Snowfall made driving conditions treacherous in many parts of the country, disrupted rail and air transport networks and forced hundreds of schools to close. More snow is forecast for the rest of the week.
“Sadly three people have lost their lives yesterday and several people have faced the shock of witnessing or coming across the scene,” said Lincolnshire police sergeant Helen Alcock yesterday, referring to the first of the two fatal collisions.
Police appealed for witnesses to the incident, which involved a blue Renault Clio and a white Scania lorry on the A15 shortly after 6am, to come forward.
The crash was one of 20 within three hours on Lincolnshire’s roads, including one involving a school bus with 45 pupils on board, police said. The children were unharmed after their vehicle collided with a car and veered off the road near Deeping St James.
Officers in Cambridgeshire said another man had died in a crash involving three vehicles on the A47 near Peterborough shortly before 10am.
Essex police said one person was injured in a 17-car pile-up on the A120 between Colchester and Elmstead Market.
Yellow warnings of snow remained in place in the UK, the Met Office said, and more were issued for later in the week covering parts of Scotland, northern England, south-west England and Wales.
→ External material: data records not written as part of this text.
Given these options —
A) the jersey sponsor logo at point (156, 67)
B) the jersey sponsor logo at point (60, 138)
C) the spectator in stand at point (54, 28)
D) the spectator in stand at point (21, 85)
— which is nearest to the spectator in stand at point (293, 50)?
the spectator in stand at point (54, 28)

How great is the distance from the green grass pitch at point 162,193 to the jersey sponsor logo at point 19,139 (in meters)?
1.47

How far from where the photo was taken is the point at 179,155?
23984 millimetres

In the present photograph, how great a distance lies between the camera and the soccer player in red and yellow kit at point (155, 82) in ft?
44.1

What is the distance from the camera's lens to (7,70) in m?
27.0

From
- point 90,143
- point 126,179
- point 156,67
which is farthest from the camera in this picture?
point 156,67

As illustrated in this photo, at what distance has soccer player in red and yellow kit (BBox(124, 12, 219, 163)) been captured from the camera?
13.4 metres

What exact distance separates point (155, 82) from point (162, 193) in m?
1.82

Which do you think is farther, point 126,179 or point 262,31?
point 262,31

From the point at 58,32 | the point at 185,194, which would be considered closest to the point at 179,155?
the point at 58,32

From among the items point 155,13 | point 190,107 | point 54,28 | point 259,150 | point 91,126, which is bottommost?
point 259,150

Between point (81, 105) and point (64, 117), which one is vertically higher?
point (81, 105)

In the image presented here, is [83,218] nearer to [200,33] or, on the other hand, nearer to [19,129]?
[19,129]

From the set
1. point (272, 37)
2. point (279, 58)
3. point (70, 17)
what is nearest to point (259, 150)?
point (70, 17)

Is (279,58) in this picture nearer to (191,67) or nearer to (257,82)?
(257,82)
The Met Office said several centimetres of snow fell in some parts of the country on Monday night and into yesterday morning, including Newcastle and Northumberland. The lowest overnight temperature of -8.9C was recorded in Farnborough, Hampshire.
Trains were affected by the snowfall, with cancellations and disruptions on lines across the country. Southeastern, which operates in Kent, cancelled dozens of services, including several to London’s St Pancras, Victoria and Cannon Street stations. Southern and Great Northern services were also affected.
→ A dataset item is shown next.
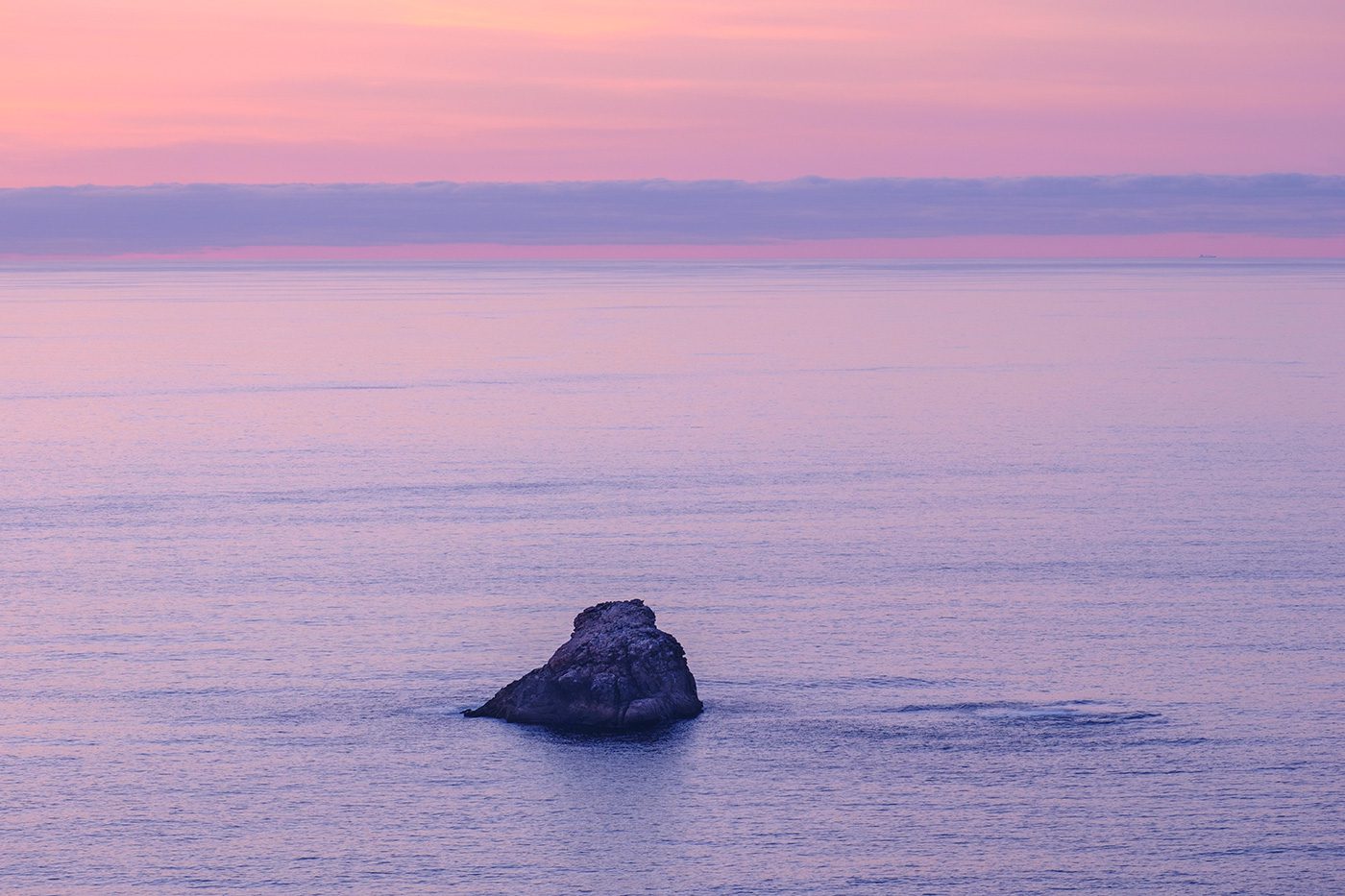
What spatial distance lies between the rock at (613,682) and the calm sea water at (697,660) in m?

Network Rail has lifted all restrictions on routes served by Greater Anglia after “heavy snow fall hit further south-east than predicted”. Meliha Duymaz, the route managing director for Network Rail Anglia, said: “I’d like to apologise to passengers who have had difficult journeys this morning and thank them for their patience.”
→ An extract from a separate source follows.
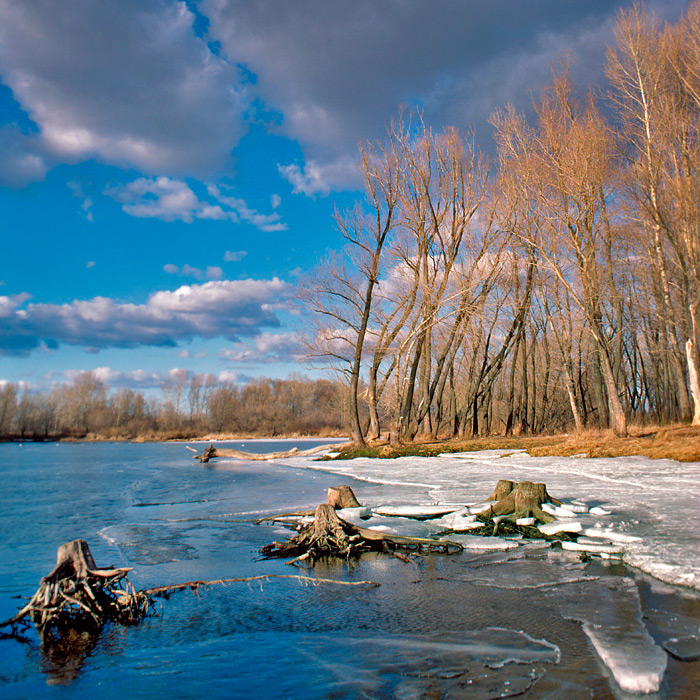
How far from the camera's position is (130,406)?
93250 millimetres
British Airways cancelled dozens of flights from Heathrow airport, and easyJet said it expected its flights to be disrupted. The snow also forced hundreds of schools to close across the country.
The Met Office forecaster Frank Saunders said parts of the country could have their coldest spell of weather since at least 2013, and possibly since 1991. It was expected temperatures could reach as low as -15C by midweek where there is snow on the ground, close to those forecast for parts of northern Norway and Iceland.
Forecasters predicted that another weather system, Storm Emma, would bring blizzards, gales and sleet later in the week as it met the chilly “beast from the east”.